Retype every entry word for word.

***** Raw records *****

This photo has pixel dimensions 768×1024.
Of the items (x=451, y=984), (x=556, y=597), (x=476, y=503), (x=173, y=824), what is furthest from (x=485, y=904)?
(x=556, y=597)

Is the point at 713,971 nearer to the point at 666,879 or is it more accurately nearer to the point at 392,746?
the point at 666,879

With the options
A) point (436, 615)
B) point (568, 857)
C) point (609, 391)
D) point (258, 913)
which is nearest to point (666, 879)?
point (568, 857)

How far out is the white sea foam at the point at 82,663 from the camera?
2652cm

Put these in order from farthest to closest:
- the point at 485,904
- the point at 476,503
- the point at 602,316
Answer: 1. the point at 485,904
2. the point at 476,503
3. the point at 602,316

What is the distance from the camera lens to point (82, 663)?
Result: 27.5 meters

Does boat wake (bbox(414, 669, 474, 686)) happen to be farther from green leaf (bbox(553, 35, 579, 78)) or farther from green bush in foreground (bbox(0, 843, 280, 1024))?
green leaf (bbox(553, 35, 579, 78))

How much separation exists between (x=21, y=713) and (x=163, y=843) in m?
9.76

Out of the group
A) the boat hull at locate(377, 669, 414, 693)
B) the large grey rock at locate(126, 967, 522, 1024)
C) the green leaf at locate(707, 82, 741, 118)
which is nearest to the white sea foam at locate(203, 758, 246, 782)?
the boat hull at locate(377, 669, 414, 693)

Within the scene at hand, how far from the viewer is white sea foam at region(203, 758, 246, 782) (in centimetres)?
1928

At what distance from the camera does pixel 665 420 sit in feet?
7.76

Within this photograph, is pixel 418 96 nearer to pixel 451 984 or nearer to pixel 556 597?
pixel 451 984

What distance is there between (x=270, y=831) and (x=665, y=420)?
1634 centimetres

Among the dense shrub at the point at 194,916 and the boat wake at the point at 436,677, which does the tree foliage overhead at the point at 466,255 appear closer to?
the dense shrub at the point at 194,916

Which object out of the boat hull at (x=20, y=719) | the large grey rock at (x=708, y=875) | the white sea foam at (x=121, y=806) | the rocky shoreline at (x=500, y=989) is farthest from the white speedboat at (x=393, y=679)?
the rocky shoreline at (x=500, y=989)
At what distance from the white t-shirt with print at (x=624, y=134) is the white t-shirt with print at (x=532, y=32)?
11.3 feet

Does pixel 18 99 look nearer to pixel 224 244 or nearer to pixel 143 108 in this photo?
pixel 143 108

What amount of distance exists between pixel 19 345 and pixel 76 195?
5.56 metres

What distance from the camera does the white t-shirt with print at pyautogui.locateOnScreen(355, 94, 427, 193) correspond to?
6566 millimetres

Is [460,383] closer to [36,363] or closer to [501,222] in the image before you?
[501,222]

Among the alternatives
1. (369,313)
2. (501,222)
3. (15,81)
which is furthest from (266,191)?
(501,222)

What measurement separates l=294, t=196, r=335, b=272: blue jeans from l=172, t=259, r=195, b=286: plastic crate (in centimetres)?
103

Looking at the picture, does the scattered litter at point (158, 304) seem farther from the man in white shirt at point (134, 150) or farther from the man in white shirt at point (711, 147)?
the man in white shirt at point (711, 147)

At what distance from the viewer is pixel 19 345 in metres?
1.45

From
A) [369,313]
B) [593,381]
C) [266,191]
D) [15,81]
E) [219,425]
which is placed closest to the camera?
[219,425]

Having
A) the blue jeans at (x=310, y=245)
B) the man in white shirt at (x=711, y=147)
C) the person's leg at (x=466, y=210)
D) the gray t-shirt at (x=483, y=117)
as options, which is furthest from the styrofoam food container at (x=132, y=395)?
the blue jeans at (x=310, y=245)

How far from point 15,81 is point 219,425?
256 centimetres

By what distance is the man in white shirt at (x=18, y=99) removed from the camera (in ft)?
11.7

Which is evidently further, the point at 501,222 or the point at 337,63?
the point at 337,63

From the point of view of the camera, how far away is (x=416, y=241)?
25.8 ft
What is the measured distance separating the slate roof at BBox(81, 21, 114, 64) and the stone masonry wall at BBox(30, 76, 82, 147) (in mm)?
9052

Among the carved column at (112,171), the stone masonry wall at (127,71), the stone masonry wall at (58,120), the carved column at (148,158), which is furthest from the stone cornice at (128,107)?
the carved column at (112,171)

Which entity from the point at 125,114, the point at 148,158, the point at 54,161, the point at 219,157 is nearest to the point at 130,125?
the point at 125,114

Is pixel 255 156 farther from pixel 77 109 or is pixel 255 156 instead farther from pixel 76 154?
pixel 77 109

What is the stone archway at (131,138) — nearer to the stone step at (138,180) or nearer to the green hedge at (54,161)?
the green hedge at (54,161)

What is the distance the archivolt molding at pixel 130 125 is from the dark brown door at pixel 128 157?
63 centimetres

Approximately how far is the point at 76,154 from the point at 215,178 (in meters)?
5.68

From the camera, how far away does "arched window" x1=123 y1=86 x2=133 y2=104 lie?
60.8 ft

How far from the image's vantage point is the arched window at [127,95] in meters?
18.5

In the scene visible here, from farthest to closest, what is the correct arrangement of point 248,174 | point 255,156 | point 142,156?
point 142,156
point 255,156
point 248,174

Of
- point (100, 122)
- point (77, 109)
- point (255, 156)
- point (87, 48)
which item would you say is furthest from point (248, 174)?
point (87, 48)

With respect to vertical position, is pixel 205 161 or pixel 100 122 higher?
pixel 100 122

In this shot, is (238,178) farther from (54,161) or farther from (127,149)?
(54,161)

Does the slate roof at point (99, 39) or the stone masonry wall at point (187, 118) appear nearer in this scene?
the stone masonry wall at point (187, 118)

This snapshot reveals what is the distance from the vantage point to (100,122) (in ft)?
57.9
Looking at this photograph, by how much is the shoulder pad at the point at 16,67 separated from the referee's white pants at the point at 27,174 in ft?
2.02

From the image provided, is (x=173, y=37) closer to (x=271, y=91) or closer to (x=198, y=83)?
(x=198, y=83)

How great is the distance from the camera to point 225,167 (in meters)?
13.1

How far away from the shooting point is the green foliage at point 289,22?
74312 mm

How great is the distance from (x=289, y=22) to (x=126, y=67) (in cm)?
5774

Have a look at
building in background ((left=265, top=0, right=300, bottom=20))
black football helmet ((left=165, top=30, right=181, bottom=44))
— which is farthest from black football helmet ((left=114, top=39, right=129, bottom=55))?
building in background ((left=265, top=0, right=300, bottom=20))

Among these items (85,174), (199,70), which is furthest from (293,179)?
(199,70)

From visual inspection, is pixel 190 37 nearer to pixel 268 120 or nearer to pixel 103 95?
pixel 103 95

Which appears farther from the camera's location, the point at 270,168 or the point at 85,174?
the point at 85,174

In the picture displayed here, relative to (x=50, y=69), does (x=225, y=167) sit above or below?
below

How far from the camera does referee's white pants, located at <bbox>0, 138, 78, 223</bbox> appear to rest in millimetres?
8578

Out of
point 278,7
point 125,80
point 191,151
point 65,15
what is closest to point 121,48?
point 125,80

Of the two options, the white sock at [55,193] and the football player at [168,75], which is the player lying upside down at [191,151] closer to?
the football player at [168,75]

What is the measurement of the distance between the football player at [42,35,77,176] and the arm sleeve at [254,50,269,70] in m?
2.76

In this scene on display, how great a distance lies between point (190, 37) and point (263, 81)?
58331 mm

*****

### Exercise solution
This photo has pixel dimensions 768×1024.
Of the items (x=451, y=984), (x=556, y=597), (x=476, y=503), (x=173, y=824), what is furthest from (x=485, y=904)?
(x=556, y=597)

Is the point at 713,971 nearer to the point at 666,879 or is it more accurately nearer to the point at 392,746?
the point at 666,879

With the options
A) point (436, 615)
B) point (568, 857)
C) point (609, 391)
D) point (258, 913)
which is nearest to point (666, 879)?
point (568, 857)

How far out is the white sea foam at the point at 82,663 from the camera?
2652cm

Put these in order from farthest to closest:
- the point at 485,904
- the point at 476,503
- the point at 602,316
Answer: 1. the point at 485,904
2. the point at 476,503
3. the point at 602,316

What is the distance from the camera lens to point (82, 663)?
Result: 27.5 meters

Does boat wake (bbox(414, 669, 474, 686)) happen to be farther from green leaf (bbox(553, 35, 579, 78)) or farther from green bush in foreground (bbox(0, 843, 280, 1024))?
green leaf (bbox(553, 35, 579, 78))

How much separation exists between (x=21, y=713) and (x=163, y=843) in m?
9.76

Out of the group
A) the boat hull at locate(377, 669, 414, 693)
B) the large grey rock at locate(126, 967, 522, 1024)
C) the green leaf at locate(707, 82, 741, 118)
which is nearest to the white sea foam at locate(203, 758, 246, 782)?
the boat hull at locate(377, 669, 414, 693)

Within the scene at hand, how far from the viewer is white sea foam at region(203, 758, 246, 782) (in centimetres)?
1928

At what distance from the camera does pixel 665 420 sit in feet?
7.76

Within this photograph, is pixel 418 96 nearer to pixel 451 984 or nearer to pixel 556 597?
pixel 451 984

What distance is there between (x=270, y=831) and (x=665, y=420)?
1634 centimetres

Among the dense shrub at the point at 194,916 and the boat wake at the point at 436,677, which does the tree foliage overhead at the point at 466,255 appear closer to?
the dense shrub at the point at 194,916

Which object out of the boat hull at (x=20, y=719) | the large grey rock at (x=708, y=875) | the white sea foam at (x=121, y=806) | the rocky shoreline at (x=500, y=989) is farthest from the white speedboat at (x=393, y=679)?
the rocky shoreline at (x=500, y=989)
At what distance from the white t-shirt with print at (x=624, y=134) is the white t-shirt with print at (x=532, y=32)?
11.3 feet

Does pixel 18 99 look nearer to pixel 224 244 or nearer to pixel 143 108 in this photo?
pixel 143 108

What amount of distance exists between pixel 19 345 and pixel 76 195?
5.56 metres

What distance from the camera does the white t-shirt with print at pyautogui.locateOnScreen(355, 94, 427, 193) correspond to?
6566 millimetres

Is [460,383] closer to [36,363] or closer to [501,222] in the image before you?
[501,222]

Among the alternatives
1. (369,313)
2. (501,222)
3. (15,81)
which is furthest from (266,191)?
(501,222)

What measurement separates l=294, t=196, r=335, b=272: blue jeans from l=172, t=259, r=195, b=286: plastic crate (in centimetres)?
103

Looking at the picture, does the scattered litter at point (158, 304) seem farther from the man in white shirt at point (134, 150) or farther from the man in white shirt at point (711, 147)?
the man in white shirt at point (711, 147)

At what distance from the viewer is pixel 19 345 in metres?
1.45

From
A) [369,313]
B) [593,381]
C) [266,191]
D) [15,81]
E) [219,425]
which is placed closest to the camera?
[219,425]

Having
A) the blue jeans at (x=310, y=245)
B) the man in white shirt at (x=711, y=147)
C) the person's leg at (x=466, y=210)
D) the gray t-shirt at (x=483, y=117)
as options, which is furthest from the styrofoam food container at (x=132, y=395)?
the blue jeans at (x=310, y=245)

How far from point 15,81 is point 219,425?
256 centimetres

By what distance is the man in white shirt at (x=18, y=99) removed from the camera (in ft)?
11.7

Which is evidently further, the point at 501,222 or the point at 337,63?
the point at 337,63

From the point of view of the camera, how far away is (x=416, y=241)?
25.8 ft
What is the measured distance separating the slate roof at BBox(81, 21, 114, 64) and the stone masonry wall at BBox(30, 76, 82, 147) (in mm)?
9052

Among the carved column at (112,171), the stone masonry wall at (127,71), the stone masonry wall at (58,120), the carved column at (148,158), which is furthest from the stone cornice at (128,107)?
the carved column at (112,171)

Which entity from the point at 125,114, the point at 148,158, the point at 54,161, the point at 219,157 is nearest to the point at 130,125?
the point at 125,114

Is pixel 255 156 farther from pixel 77 109 or is pixel 255 156 instead farther from pixel 76 154?
pixel 77 109

What is the stone archway at (131,138) — nearer to the stone step at (138,180) or nearer to the green hedge at (54,161)?
the green hedge at (54,161)

What is the distance the archivolt molding at pixel 130 125 is from the dark brown door at pixel 128 157?
63 centimetres

Approximately how far is the point at 76,154 from the point at 215,178 (in meters)?
5.68

From the camera, how far away does "arched window" x1=123 y1=86 x2=133 y2=104 lie?
60.8 ft

How far from the image's vantage point is the arched window at [127,95] in meters?
18.5

In the scene visible here, from farthest to closest, what is the correct arrangement of point 248,174 | point 255,156 | point 142,156?
point 142,156
point 255,156
point 248,174

Of
- point (100, 122)
- point (77, 109)
- point (255, 156)
- point (87, 48)
which item would you say is furthest from point (248, 174)?
point (87, 48)

With respect to vertical position, is pixel 205 161 or pixel 100 122 higher?
pixel 100 122

In this shot, is (238,178) farther from (54,161) or farther from (127,149)?
(54,161)

Does the slate roof at point (99, 39) or the stone masonry wall at point (187, 118) appear nearer in this scene?
the stone masonry wall at point (187, 118)

This snapshot reveals what is the distance from the vantage point to (100,122) (in ft)?
57.9
Looking at this photograph, by how much is the shoulder pad at the point at 16,67 separated from the referee's white pants at the point at 27,174 in ft?
2.02

From the image provided, is (x=173, y=37) closer to (x=271, y=91) or closer to (x=198, y=83)?
(x=198, y=83)

How great is the distance from the camera to point 225,167 (in meters)?
13.1

How far away from the shooting point is the green foliage at point 289,22?
74312 mm

How great is the distance from (x=289, y=22) to (x=126, y=67) (in cm)?
5774

Have a look at
building in background ((left=265, top=0, right=300, bottom=20))
black football helmet ((left=165, top=30, right=181, bottom=44))
— which is farthest from black football helmet ((left=114, top=39, right=129, bottom=55))?
building in background ((left=265, top=0, right=300, bottom=20))

Among these items (85,174), (199,70), which is furthest from (293,179)?
(199,70)

From visual inspection, is pixel 190 37 nearer to pixel 268 120 or nearer to pixel 103 95?
pixel 103 95

Which appears farther from the camera's location, the point at 270,168 or the point at 85,174?
the point at 85,174

In the picture displayed here, relative to (x=50, y=69), does (x=225, y=167) sit above or below?
below

How far from the camera does referee's white pants, located at <bbox>0, 138, 78, 223</bbox> appear to rest in millimetres?
8578

Out of
point 278,7
point 125,80
point 191,151
point 65,15
what is closest to point 121,48?
point 125,80

Of the two options, the white sock at [55,193] and the football player at [168,75], which is the player lying upside down at [191,151] closer to?
the football player at [168,75]

What is the measurement of the distance between the football player at [42,35,77,176] and the arm sleeve at [254,50,269,70] in m?
2.76

In this scene on display, how great a distance lies between point (190, 37) and point (263, 81)?
58331 mm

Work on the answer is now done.